Voilà votre singulière façon d’ouvrir un monde. Un monde incertain, ou instable, avec sa loi unique de « cumulation » (76, p.56). Un monde où vous donnez d’emprunter, parmi les « nouvelles ombres » (80, p.58) portées à chaque pas et jetées par-devers soi, « les mille voies du souvenir pour les faire reparaître sous de nouveaux traits » (316, p.208). Notre chance est alors de vous faire suite, apercevant le reflet d’altérité que tend votre miroir intime : « un monde qu’on a porté jusqu’à un certain point, puis qu’on a laissé s’engloutir dans les ronces comme un chemin perdu et qui travaille notre géographie. Il importe qu’existent ces fantômes de nous-mêmes ; qu’on le sache ou non, ils sont nos revenants, c’est-à-dire qu’ils alimentent le feu de notre présent » (309, p.204).

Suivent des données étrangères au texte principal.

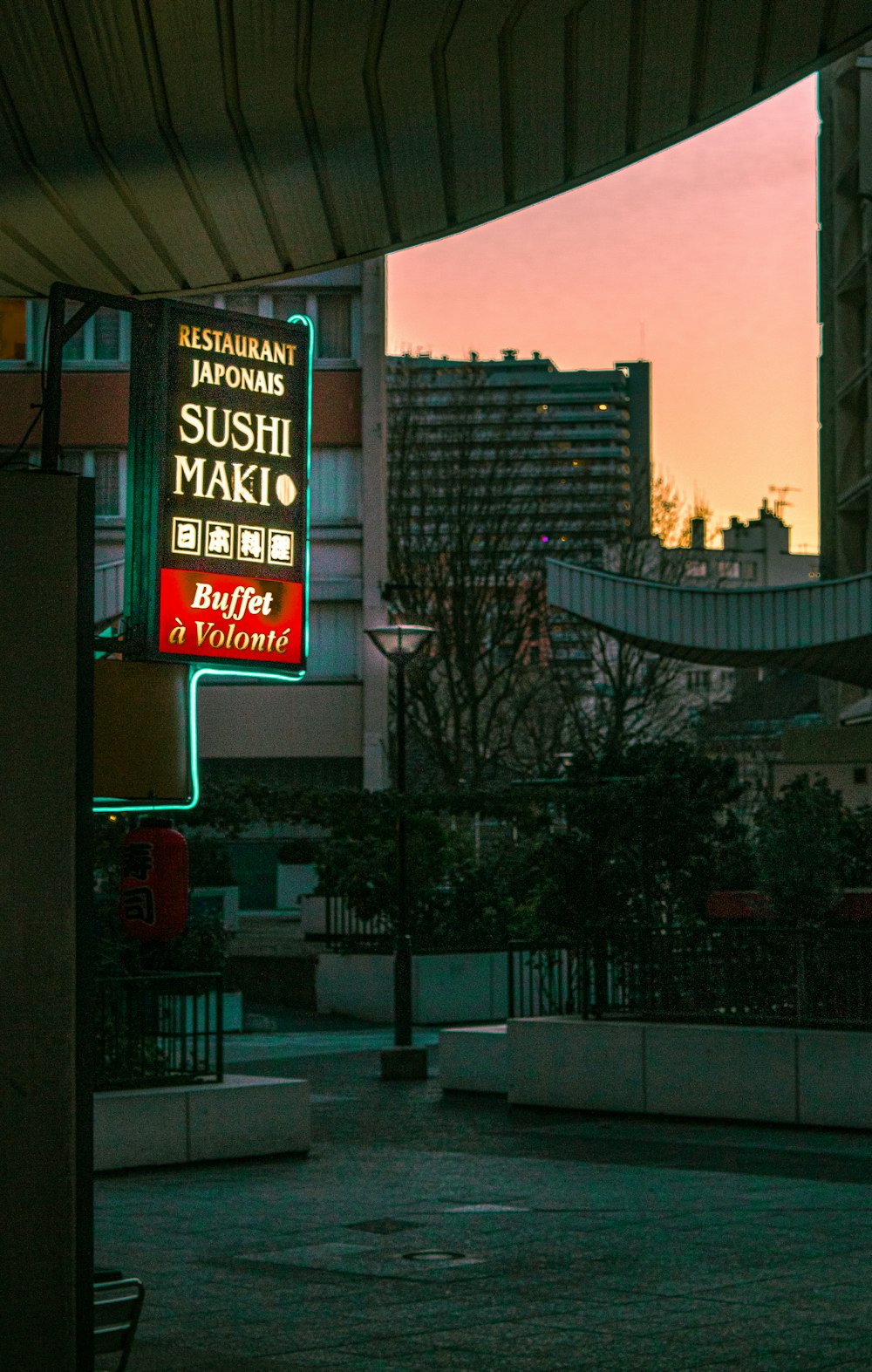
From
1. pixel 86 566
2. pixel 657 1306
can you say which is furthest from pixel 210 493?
pixel 657 1306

Alors, de prêter nous-mêmes attention à ce qui se passe dans les blancs entre vos mots, par une série de renvois sans limites, ou « d’idylles spirituelles » (12, p.19), nous connivons avec votre attention qui fouille le silence et explore la fantaisie des blancs entre les choses : « toute cette aventure des feuillages, de la courbure des herbes » (140, p. 86) qui dénonce l’une ou l’autre illusion humaine. Comme si, d’être et de ne pas être l’attention aux choses écrites, nous flânions avec vous devant « le même infini infiniment poursuivi » (233 bis, p.145). Ce que deviendra votre livre avec mon temps, ce qu’il deviendra avec mes morts, je l’ignore. Mais, pour m’avoir fait passer par où se montre le lichen bleu des immortels, soyez sûr qu’il saura conserver « sa discrète question dans un peu de feu lointain, et sans relâche, [me] rappeler que l’énigme est la seule mémoire vivante » (227, p. 138).
Florent Dumontier
Christian Doumet, l’attention aux choses écrites, éditions Nouvelles Cécile Defaut, 2014, 214 p., 22€.
Extrait :
« Une tempête souffle et je ne peux pas rassembler mes idées » (Wittgenstein, Carnets de Cambridge et de Skjolden).

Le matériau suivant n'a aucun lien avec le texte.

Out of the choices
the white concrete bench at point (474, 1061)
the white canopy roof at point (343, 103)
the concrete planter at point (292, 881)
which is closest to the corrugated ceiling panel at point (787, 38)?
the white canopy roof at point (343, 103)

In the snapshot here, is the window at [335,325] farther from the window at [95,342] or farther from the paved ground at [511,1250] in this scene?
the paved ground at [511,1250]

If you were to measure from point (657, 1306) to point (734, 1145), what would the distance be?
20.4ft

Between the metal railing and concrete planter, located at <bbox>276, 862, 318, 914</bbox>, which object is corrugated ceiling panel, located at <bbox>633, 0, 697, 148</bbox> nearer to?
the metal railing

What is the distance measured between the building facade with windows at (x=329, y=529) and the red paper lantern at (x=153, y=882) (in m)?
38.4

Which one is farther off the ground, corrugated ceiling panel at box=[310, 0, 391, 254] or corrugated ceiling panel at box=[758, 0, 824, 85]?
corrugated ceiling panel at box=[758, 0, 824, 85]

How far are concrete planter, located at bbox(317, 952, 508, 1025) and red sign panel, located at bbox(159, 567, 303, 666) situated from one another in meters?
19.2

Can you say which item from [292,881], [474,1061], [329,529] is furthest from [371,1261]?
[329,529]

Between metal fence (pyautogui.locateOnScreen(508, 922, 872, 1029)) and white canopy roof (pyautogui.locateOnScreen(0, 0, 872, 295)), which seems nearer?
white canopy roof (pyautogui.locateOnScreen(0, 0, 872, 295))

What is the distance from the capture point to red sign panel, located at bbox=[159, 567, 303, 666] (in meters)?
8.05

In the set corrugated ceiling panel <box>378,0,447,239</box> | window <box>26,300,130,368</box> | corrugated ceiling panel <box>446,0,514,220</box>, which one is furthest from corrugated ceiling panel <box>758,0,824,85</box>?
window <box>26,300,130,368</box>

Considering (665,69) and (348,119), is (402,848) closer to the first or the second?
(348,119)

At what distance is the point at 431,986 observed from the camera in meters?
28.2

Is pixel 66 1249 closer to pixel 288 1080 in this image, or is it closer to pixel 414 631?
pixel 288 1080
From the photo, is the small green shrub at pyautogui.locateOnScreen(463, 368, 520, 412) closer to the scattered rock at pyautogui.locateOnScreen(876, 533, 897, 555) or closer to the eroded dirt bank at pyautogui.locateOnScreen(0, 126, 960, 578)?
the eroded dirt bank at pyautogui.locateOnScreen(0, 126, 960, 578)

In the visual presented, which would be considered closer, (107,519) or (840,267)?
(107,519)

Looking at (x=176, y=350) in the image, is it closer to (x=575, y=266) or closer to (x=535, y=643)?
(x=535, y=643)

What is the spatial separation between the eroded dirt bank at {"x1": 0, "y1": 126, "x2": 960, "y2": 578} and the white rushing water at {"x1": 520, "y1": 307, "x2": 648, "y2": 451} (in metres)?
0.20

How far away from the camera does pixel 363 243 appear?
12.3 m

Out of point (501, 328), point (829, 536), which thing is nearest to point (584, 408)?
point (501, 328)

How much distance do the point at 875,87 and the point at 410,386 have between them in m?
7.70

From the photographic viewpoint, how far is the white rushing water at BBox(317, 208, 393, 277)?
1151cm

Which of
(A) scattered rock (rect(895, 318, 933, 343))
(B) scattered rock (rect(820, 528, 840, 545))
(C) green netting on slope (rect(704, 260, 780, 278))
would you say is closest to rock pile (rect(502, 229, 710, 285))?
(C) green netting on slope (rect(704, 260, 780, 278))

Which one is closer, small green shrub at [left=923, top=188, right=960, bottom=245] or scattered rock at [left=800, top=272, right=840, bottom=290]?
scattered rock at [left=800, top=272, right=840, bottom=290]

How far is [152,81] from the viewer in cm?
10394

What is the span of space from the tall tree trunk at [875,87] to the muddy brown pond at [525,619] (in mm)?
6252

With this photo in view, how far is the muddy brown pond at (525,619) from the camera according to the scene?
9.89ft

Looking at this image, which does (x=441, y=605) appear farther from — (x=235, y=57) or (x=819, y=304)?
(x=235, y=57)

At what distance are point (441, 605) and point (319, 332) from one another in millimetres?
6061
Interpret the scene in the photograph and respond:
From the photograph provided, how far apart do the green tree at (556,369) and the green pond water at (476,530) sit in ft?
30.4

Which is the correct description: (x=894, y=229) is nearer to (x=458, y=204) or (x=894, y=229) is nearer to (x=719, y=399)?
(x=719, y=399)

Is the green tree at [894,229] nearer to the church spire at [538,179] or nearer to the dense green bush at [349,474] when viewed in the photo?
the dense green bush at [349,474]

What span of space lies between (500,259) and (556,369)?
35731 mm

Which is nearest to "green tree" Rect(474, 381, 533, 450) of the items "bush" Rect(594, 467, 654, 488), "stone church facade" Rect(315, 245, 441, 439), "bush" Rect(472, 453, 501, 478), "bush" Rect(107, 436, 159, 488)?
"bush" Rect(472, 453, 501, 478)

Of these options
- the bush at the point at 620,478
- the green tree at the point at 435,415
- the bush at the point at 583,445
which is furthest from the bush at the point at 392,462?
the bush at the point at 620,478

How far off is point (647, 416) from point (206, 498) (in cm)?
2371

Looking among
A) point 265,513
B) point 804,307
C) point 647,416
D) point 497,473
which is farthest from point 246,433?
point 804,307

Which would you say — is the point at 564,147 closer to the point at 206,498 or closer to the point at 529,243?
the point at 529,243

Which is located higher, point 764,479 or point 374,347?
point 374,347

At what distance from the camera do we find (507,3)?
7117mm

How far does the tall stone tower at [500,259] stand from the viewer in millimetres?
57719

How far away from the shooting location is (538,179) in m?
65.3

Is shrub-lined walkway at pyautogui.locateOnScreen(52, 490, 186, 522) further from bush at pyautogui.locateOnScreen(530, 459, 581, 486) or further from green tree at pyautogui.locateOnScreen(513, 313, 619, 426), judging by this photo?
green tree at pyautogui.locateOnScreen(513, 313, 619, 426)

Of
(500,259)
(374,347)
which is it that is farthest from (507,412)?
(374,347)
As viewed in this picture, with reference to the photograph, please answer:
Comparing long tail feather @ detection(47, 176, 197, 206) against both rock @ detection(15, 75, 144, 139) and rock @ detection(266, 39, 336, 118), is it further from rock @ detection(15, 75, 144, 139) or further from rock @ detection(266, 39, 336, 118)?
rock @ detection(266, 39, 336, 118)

Le climat des idées. Les idées et leur climat. La manière directe et indiscernable dont le temps qu’il fait colore la pensée, la façonne, l’oriente (manière que le cinéma peut rendre si perceptible, par exemple dans Twelve angry men de Sidney Lumet).

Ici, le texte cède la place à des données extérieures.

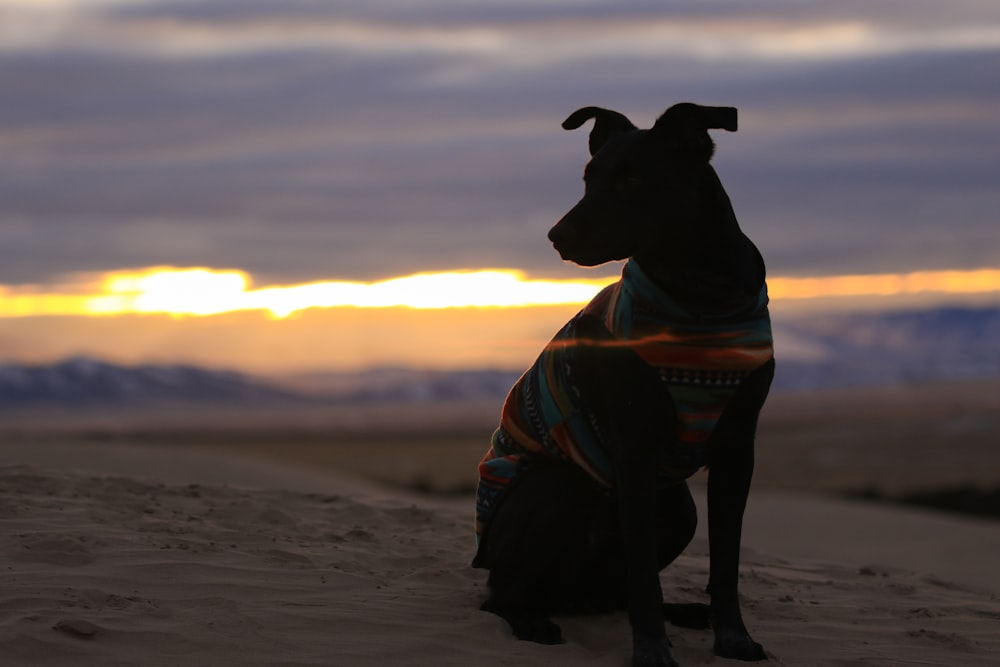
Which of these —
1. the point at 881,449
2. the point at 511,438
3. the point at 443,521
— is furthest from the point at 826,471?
the point at 511,438

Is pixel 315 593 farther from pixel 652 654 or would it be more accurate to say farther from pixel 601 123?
pixel 601 123

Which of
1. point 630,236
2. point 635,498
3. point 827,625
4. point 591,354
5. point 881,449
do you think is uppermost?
point 630,236

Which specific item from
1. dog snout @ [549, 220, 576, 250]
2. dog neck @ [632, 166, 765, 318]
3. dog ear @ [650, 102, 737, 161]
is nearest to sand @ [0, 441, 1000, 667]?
dog neck @ [632, 166, 765, 318]

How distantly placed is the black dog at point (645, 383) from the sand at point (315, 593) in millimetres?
341

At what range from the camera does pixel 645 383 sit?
18.0 ft

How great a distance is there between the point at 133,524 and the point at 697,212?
4.06 metres

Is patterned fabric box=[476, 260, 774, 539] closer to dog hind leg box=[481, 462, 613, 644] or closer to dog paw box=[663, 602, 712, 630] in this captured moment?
dog hind leg box=[481, 462, 613, 644]

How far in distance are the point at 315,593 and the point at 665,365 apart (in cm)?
231

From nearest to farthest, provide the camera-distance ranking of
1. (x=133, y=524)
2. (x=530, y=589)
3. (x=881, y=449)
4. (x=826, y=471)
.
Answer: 1. (x=530, y=589)
2. (x=133, y=524)
3. (x=826, y=471)
4. (x=881, y=449)

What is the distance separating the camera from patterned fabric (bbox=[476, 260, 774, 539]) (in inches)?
217

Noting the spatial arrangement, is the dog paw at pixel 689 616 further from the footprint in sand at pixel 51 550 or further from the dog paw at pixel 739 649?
the footprint in sand at pixel 51 550

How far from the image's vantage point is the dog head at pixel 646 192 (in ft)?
17.8

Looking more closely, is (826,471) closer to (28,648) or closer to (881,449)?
(881,449)

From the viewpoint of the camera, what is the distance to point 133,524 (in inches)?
301
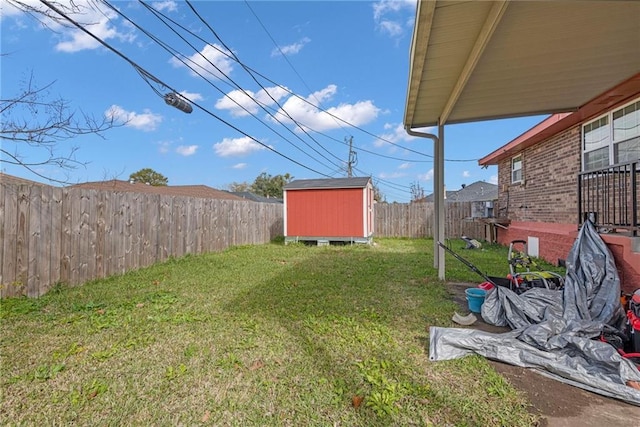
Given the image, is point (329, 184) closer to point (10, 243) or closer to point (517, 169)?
point (517, 169)

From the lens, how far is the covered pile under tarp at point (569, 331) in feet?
6.93

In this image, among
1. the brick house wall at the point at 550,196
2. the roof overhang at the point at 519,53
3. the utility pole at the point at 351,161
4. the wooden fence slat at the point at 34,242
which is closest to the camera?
the roof overhang at the point at 519,53

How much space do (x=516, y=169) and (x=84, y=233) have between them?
10.6 meters

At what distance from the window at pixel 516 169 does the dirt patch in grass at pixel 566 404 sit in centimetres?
809

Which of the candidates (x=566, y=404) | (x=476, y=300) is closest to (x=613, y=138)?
(x=476, y=300)

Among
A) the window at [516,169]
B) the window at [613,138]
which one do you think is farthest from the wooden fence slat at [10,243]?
the window at [516,169]

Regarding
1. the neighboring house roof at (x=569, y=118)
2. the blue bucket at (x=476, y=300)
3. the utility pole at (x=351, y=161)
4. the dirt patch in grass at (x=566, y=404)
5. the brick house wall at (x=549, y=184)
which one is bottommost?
the dirt patch in grass at (x=566, y=404)

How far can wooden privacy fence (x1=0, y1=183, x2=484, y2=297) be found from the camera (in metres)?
3.82

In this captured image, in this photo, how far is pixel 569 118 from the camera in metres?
5.68

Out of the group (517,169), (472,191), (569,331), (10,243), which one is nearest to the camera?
(569,331)

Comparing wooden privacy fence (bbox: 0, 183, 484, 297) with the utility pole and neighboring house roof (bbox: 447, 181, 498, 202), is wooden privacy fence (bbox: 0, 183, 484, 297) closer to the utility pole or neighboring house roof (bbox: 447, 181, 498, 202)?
the utility pole

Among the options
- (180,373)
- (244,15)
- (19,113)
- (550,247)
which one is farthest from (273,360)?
(244,15)

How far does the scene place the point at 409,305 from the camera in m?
3.84

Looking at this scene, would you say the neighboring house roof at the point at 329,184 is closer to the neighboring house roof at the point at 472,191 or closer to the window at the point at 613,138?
the window at the point at 613,138
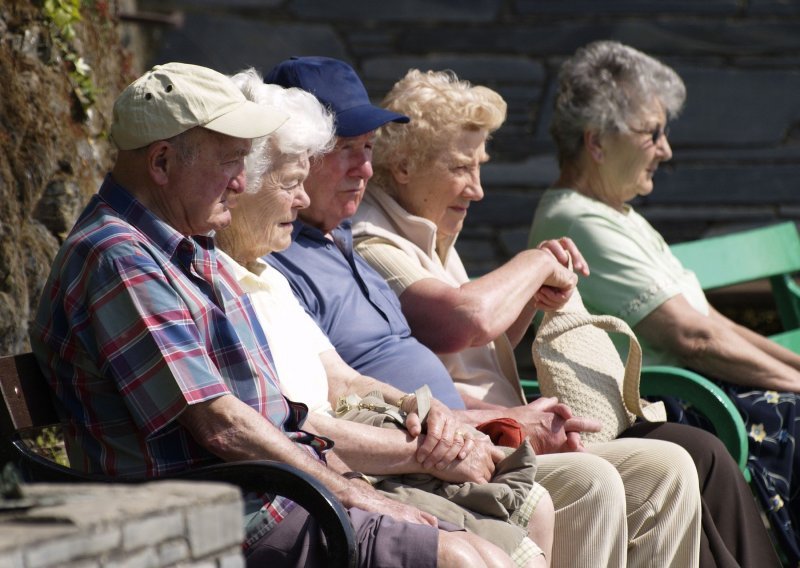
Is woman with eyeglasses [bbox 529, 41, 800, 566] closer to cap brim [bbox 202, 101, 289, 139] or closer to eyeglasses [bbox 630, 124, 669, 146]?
eyeglasses [bbox 630, 124, 669, 146]

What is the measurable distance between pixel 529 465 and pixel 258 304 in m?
0.69

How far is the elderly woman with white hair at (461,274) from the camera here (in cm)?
317

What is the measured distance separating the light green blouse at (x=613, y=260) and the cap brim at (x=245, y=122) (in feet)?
5.59

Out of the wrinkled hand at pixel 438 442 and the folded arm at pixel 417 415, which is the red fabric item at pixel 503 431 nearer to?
the folded arm at pixel 417 415

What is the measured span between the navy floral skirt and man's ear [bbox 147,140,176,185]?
188 cm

Il règne, depuis trois semaines, un temps tiède et grisaille. Chape de soie. Poisse. Nuits jaunes. Matins fétides. Nul astre. Nul éclat. Nul scintillement. Cette atonie élémentaire serait sans importance si nous n’abordions juin, et si chacun ne songeait à ce gâchis de printemps, à cet été qui vient sans gloire, à ces journées qui bientôt raccourciront sans que nous ayons goûté l’exaltation de leur allongement.
Le temps qu’il fait entre, dans nos idées, en tension avec le temps qui passe. Les Révolutionnaires avaient compris ce lien, associant les cycles de la durée à ceux du climat : ventôse, floréal, frimaire disaient le passage de l’année et la couleur de la pensée. Mais peu importent les dénominations. Nous possédons en nous le calendrier secret de ces correspondances comme une table des éléments. Toute anomalie, tout dérèglement y font naître l’angoisse de l’irréparable ou le sentiment d’un bienfait inestimable. Et comme aucun moment ne répond exactement à l’image de son devoir-être climatique, notre humeur navigue constamment entre l’un et l’autre. C’est ainsi que le ciel nous traverse, et repeint nos idées ; les repeignant, il les affecte.